Debate sobre os impactos da pandemia na educação brasileira
Enviada em 15/10/2020
Segundo Nelson Mandela, ex-presidente da África do Sul, a educação é a arma mais poderosa para mudar o mundo. Nessa ótica, é nítido que a educação é um dos principais pilares na formação de uma sociedade mais crítica e consciente. Porém, em tempos de pandemia e isolamento social, esse aprendizado é amplamente comprometido, sendo a desigualdade social e a falta de estrutura do sistema educacional brasileiro os principais fatores que corroboram esse mazela.

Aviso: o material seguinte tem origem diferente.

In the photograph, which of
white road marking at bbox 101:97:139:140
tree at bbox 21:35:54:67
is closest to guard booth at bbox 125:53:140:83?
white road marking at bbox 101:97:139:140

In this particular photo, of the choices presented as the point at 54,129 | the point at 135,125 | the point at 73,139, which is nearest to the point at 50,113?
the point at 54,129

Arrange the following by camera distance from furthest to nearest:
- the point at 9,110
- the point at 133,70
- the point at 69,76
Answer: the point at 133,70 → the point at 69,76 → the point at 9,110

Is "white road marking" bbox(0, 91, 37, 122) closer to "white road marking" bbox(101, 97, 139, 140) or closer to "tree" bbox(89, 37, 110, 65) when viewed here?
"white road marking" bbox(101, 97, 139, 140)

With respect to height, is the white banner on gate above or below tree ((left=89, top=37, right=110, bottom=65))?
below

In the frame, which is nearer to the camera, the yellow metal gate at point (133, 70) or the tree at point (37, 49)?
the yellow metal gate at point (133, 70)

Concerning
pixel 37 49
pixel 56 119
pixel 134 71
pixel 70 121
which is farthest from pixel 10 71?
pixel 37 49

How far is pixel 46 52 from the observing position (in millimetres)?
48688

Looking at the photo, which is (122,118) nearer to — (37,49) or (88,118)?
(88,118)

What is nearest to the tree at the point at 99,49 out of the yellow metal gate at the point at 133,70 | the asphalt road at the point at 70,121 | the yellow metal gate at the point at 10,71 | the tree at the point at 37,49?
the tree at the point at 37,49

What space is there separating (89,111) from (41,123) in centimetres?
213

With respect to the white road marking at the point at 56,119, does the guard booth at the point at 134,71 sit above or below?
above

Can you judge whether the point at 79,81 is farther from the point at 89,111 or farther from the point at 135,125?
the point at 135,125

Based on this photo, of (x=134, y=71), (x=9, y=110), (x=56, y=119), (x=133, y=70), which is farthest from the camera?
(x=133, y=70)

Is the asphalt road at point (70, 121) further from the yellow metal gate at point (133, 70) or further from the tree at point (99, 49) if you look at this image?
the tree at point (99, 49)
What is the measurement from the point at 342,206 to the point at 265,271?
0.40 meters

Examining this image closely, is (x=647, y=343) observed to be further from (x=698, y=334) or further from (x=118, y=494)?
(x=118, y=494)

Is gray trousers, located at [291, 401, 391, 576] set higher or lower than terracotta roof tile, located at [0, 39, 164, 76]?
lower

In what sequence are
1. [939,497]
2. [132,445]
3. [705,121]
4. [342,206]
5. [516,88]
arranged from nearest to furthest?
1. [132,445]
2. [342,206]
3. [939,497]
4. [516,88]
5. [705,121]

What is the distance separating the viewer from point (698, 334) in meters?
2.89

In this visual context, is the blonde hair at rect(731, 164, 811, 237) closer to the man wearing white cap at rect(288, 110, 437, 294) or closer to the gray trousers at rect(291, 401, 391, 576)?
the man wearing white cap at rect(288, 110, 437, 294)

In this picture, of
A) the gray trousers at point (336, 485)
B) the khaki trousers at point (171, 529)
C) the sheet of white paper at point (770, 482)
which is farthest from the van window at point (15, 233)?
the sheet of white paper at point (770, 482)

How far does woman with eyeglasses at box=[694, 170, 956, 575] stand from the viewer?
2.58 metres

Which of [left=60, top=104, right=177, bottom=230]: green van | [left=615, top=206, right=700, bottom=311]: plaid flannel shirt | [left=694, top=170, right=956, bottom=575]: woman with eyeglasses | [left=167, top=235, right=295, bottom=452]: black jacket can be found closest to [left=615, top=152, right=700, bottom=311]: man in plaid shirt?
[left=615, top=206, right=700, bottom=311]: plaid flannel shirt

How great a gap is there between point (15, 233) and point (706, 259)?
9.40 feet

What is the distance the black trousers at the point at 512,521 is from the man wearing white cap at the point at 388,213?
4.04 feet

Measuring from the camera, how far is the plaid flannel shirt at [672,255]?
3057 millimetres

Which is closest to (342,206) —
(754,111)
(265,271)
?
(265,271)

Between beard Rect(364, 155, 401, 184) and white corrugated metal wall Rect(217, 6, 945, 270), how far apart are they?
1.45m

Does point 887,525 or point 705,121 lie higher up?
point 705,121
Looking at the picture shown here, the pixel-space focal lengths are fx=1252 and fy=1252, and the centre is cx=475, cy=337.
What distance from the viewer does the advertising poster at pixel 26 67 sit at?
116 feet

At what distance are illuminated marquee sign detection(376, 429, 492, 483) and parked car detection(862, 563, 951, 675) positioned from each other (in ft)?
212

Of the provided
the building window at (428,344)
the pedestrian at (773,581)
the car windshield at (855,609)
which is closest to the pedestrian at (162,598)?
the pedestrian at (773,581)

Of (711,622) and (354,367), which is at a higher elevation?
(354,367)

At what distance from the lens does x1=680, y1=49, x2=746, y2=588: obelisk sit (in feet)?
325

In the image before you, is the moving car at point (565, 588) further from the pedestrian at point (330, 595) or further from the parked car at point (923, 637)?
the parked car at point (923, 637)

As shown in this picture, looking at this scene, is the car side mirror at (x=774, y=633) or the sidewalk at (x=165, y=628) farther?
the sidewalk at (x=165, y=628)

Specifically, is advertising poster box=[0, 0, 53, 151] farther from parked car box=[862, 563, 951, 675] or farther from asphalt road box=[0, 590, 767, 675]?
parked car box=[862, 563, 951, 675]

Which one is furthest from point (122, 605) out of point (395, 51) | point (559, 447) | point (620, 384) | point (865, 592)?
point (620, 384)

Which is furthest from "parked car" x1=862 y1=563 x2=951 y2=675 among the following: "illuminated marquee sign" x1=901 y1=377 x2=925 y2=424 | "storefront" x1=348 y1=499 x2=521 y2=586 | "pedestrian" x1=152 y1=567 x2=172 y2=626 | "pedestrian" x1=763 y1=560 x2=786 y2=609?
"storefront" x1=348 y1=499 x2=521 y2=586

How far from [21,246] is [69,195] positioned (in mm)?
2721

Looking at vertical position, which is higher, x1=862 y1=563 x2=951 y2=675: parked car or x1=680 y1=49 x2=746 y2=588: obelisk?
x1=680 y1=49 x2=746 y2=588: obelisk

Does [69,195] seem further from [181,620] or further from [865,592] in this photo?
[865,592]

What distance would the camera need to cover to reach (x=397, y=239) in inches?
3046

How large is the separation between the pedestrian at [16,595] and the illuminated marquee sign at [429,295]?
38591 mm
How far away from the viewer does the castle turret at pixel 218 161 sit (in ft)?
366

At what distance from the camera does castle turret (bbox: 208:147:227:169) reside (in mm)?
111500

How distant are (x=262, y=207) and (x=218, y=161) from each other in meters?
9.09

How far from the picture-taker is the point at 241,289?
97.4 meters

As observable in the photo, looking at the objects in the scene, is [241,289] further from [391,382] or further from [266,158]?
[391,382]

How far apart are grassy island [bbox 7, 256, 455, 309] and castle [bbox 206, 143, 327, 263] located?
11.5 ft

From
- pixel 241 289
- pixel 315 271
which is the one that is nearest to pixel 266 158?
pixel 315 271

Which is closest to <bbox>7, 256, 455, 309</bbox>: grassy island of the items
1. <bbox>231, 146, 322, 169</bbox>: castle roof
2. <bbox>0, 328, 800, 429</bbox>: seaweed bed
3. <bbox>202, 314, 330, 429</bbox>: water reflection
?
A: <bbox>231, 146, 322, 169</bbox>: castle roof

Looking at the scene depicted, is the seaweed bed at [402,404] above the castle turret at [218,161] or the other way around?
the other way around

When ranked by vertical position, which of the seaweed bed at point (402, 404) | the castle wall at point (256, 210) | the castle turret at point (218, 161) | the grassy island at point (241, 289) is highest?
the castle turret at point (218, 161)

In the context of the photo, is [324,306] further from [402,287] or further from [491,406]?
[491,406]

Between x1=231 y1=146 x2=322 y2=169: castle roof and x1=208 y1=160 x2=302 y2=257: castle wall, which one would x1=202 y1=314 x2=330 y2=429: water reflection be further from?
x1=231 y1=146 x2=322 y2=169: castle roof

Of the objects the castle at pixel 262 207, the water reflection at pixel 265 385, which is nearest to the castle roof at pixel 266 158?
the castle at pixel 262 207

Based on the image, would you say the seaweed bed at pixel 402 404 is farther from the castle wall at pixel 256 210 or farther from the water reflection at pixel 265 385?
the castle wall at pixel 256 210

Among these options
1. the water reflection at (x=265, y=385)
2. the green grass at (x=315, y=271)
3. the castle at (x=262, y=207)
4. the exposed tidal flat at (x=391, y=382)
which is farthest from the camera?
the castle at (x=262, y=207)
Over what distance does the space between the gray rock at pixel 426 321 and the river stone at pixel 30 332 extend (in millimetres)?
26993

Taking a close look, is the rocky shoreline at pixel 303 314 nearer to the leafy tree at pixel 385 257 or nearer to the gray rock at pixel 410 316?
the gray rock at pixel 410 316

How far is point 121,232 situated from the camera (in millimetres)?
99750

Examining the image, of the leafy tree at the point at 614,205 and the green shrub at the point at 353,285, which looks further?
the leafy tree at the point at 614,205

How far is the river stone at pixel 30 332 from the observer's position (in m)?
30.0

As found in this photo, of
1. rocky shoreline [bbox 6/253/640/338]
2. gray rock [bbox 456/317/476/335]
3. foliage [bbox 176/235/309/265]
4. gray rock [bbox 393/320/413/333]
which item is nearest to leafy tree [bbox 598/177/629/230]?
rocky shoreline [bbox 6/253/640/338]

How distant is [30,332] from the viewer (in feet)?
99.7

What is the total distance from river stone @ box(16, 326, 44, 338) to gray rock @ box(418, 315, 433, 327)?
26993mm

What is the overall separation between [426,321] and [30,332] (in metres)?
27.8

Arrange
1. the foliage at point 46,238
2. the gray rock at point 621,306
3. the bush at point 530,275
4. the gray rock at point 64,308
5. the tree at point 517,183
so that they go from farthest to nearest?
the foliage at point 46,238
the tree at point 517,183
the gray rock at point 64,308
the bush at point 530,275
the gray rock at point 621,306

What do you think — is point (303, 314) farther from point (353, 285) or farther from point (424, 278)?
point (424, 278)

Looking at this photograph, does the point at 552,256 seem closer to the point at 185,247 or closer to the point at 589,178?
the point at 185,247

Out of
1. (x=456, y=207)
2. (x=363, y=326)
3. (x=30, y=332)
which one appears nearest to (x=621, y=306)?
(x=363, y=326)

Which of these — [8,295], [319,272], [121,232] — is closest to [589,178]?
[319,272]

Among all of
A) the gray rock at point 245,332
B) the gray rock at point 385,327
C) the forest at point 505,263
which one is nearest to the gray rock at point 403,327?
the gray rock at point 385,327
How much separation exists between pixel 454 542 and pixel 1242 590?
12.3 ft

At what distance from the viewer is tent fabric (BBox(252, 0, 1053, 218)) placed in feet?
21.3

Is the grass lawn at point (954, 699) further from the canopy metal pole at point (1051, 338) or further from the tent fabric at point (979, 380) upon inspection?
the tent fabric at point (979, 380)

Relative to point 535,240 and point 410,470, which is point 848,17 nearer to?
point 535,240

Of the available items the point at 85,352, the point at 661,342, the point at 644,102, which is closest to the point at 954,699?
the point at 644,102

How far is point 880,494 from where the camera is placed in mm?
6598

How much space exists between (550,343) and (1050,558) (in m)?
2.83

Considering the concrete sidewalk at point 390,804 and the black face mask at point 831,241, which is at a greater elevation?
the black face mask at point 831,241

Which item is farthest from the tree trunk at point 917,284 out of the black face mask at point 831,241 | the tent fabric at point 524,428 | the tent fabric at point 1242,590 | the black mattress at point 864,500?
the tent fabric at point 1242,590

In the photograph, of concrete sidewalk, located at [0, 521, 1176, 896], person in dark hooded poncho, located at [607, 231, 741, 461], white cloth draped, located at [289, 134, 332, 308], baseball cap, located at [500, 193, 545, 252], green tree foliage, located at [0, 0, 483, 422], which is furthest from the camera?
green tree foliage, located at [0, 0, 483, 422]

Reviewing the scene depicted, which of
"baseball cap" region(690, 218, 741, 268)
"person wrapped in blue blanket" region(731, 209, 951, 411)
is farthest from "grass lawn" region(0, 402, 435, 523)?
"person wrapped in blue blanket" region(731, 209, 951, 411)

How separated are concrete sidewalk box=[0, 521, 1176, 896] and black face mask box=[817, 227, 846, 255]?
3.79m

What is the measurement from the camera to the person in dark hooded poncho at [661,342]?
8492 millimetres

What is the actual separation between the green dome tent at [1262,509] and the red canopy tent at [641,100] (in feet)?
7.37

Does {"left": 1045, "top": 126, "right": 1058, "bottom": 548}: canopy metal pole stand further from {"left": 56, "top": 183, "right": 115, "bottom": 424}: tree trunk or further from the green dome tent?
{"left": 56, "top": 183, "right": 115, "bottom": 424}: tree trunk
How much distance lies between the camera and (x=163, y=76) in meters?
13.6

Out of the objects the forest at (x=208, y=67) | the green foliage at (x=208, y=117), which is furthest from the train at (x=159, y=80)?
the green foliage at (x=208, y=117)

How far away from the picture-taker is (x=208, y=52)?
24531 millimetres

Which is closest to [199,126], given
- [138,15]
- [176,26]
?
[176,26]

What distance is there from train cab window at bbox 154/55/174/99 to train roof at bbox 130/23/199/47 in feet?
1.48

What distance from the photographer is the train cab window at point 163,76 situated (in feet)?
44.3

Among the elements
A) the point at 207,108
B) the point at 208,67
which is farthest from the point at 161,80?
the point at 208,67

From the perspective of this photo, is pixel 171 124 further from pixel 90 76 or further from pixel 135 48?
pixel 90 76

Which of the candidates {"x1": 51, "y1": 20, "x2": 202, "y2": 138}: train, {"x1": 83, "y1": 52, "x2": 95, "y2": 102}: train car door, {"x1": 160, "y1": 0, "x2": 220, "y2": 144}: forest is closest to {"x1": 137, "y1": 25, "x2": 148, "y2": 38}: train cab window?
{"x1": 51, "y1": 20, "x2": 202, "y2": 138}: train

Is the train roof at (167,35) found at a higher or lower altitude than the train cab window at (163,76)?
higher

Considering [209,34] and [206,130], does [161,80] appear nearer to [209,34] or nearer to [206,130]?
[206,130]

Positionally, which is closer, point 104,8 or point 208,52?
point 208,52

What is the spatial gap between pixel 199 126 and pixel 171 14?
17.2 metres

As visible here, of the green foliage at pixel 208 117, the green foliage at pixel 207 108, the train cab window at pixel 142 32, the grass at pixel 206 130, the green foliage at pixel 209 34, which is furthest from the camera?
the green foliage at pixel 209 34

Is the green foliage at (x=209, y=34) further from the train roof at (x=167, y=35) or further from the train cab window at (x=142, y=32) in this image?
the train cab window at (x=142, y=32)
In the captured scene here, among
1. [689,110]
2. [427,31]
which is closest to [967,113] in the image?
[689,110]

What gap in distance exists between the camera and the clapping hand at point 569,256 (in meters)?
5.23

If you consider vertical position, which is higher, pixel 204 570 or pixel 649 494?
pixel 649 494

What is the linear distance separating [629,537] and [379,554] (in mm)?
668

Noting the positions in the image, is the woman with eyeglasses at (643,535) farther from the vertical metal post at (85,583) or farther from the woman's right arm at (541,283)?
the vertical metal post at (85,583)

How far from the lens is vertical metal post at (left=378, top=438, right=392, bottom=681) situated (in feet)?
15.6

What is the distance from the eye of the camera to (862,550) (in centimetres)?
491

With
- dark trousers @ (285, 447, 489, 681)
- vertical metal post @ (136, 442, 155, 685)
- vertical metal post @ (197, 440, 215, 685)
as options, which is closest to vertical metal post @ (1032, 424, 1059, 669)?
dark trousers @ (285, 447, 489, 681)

Em primeiro plano, segundo o sociólogo Émille Durkheim, anomia social é um termo que retrata o estado de caos o qual uma comunidade vivencia. Nesse ínterim, a desigualdade social existente no Brasil impede o desenvolvimento de muitas áreas, dentre elas, a educação, afinal, em tempos de pandemia, muitos professores inovaram a forma de ensino com o intuito de não perderem o ano letivo, usando os meios digitais como propagadores do ensino. Todavia, muitos centros educativos desconsideraram o fato de que muitas famílias brasileiras não possuem internet, computadores ou até mesmo celulares em suas residências, fazendo com que muitos alunos sejam prejudicados e excluídos do sistema educacional. Dessa forma, em épocas de isolamento, as desigualdades são ainda mais fortificadas, tornando a educação uma prática excludente e pouco democrática.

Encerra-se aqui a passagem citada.